Hi, and once again thnks for the effort of replying.
Yes, this is what we are looking for, to indicate what faces are later machined. We also want to show areas in the casting where there are to be no weld repairs etc, so would have to copy the surface, and split with sketch line or plane intersection.
You mentioned that the orange areas are a quilt feature in the as machined model, what is the reasoning behind putting this feature into the machined model and not the cast model
You also mentioned in your last reply, here is a machined part taken with inherited features from the cast model. We have decided on the merge part of that Get Data command, so that the cast features cannot be modified in the machined component. Do you know of any "best practice" guide as to why merge or inheritance should be the chosen feature when bringing in the cast model into the machined model.
For machined areas on my merge models, I change the color of all the solid surfaces of the part to be different than the part solid. I don't like inheritance simply because you can modify the cast dimensions from within the machine model. I'm sure there are good reasons to use it but it doesn't fit my thought process
Yes, we are doing that too, colouring are machined faces a different colour in the cast model. These transfer into the merged machine part too, and when machining cuts added to the model, the coloured face will be removed by the cut. I, like you, prefer the Merge part of the Get Data > Merge/Inheritance for exactly the same resoning as yourself. We want the cast to be unchangeable while in the machining model.

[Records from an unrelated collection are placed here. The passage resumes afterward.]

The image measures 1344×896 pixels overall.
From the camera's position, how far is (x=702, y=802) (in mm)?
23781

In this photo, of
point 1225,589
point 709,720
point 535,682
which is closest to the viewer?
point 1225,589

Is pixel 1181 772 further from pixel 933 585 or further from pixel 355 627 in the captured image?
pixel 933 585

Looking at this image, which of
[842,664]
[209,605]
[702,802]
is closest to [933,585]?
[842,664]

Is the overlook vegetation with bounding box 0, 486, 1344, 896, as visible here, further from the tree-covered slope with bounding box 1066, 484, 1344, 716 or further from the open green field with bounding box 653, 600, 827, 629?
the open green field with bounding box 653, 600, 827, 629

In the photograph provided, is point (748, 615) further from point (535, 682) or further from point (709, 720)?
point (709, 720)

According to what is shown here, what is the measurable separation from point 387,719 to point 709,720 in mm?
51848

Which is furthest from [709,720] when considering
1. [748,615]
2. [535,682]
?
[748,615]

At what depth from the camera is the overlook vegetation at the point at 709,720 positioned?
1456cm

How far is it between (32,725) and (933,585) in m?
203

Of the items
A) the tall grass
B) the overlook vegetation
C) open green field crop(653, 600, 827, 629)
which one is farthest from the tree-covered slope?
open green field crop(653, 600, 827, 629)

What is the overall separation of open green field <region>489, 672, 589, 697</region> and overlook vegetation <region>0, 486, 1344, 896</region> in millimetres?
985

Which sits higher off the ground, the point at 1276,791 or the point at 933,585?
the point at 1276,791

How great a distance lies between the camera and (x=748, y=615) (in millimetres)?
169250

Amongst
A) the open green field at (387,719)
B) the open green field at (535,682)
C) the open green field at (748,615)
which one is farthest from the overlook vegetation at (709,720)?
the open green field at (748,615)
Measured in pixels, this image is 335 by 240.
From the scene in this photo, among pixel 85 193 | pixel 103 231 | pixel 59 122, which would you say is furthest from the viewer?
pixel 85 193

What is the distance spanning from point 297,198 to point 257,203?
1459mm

The problem we faced was that certain areas of certain faces need to be deemed as special zones, ie not to be repaired etc and thought would be good to highlight these with different colours than the main model. Problem arose when it was just a portion of the surface we needed to highlight and when we copied and pasted a new surface over the old surface, then split this new surface at the require position, coloured the required side of the split surface to a different colour, we encountered a striping effect between the 2 different colour, ie original and new, which when we looked online was desscribed as aliasing, but we are not sure if this is the correct terminology.
The enclosed zip file has an old article I published when inheritance features were new in Pro/E (2002). It has comparison of merge vs inheritance and covers machined casting models.
Download these to a shared folder and open the e-profiles... html file for the overview and the other two for casting models and options for inheritance features. It is not 100% but you will get the relevant information which is still valid as far as I know.
I haven't seen a Pro/Files magazine in years. Used to save them and Pro/E-The Magazine. Brings back memories!
Based on this, maybe I have always mis-understood inheritance features. Not sure.
Thanks both for replies. We chose the Merge part of the Merge/Inheritance purely on the basis that you cant modify any of the features from the original model when using Merge. Inheritance allows the modification of the imported features.
This thread had slightly gone off track as my original question was regarding colouring of surfaces of parts and how to get around having the mis-match of colours when we overlayed one surface on top of another (using ctrl c + ctrl v to copy the surface).